Bulbophyllum jolandae

 リップに細毛がある代表的なバルボフィラムとしてボルネオ島生息種のBulb. jolandaeが知られています。1,500mの生息域のため中温栽培です。ネットで栽培風景を見るとその多くはポット植えです。本種をポットに植えると花茎は上方に延びやがて弓なりに下垂しはじめ、ここに10-15輪の花を付けます。しかし株によってはこの花茎の伸長方向がまちまちで、鉢の周りに他の株があるとそれらと交差したりぶつかったりして良い景色にはなりません。

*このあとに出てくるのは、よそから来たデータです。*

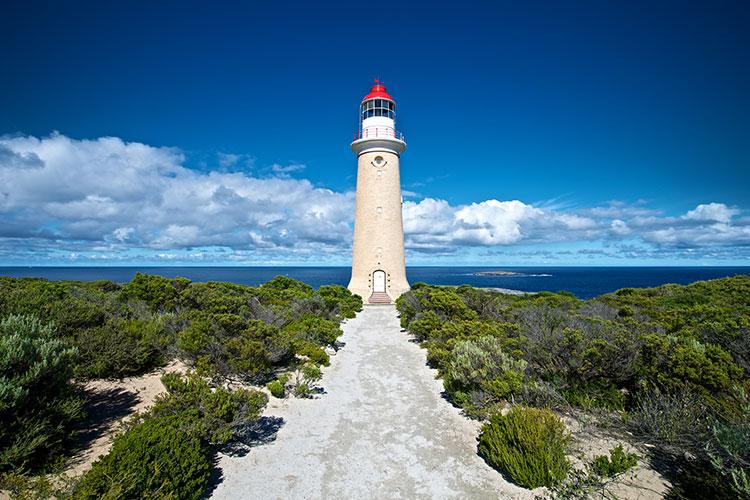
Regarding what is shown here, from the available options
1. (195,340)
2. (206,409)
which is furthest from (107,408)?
(206,409)

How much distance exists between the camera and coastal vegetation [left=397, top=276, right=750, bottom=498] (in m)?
4.41

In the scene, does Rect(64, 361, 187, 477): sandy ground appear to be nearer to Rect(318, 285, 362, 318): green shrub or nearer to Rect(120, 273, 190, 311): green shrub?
Rect(120, 273, 190, 311): green shrub

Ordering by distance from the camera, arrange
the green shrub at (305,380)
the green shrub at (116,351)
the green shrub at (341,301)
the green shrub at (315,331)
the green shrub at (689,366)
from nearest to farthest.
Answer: the green shrub at (689,366) < the green shrub at (116,351) < the green shrub at (305,380) < the green shrub at (315,331) < the green shrub at (341,301)

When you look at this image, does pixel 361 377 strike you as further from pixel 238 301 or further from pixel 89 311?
pixel 89 311

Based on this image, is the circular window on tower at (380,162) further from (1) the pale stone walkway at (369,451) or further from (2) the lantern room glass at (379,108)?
(1) the pale stone walkway at (369,451)

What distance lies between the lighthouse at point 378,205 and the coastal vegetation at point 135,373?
39.3 feet

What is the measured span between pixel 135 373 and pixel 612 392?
9.87 m

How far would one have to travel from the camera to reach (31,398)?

 自然の姿勢に倣いヘゴ板やコルクなど垂直板や棒に取り付ければ花茎はやや上向きで板面の前方に伸長しやがて弓なりに下垂しはじめ、この下垂した位置から花茎の軸に対し左右および前方の3方向に美しく整列して(下写真2)花を付けます。こうした性質から景色としては板取り付けが最も良く、これまで杉皮板とポットのそれぞれに植え付けていましたが今回の植え替えで全て(約20株)を炭化コルク(写真3)に植え替えました。ちなみにマーケット情報を調べたところ、本種はなぜかバルボフィラムとしてはかなり高額で、3葉(バルブ)NBSサイズが10,000円以上で販売されているのには驚きました。当サイトではBSサイズで3,000円ですので4株買えます。1月のサンシャイン、2月の東京ドームにもこの価格でよく売れましたが5月のサンシャインに5株程持って行くことにしました。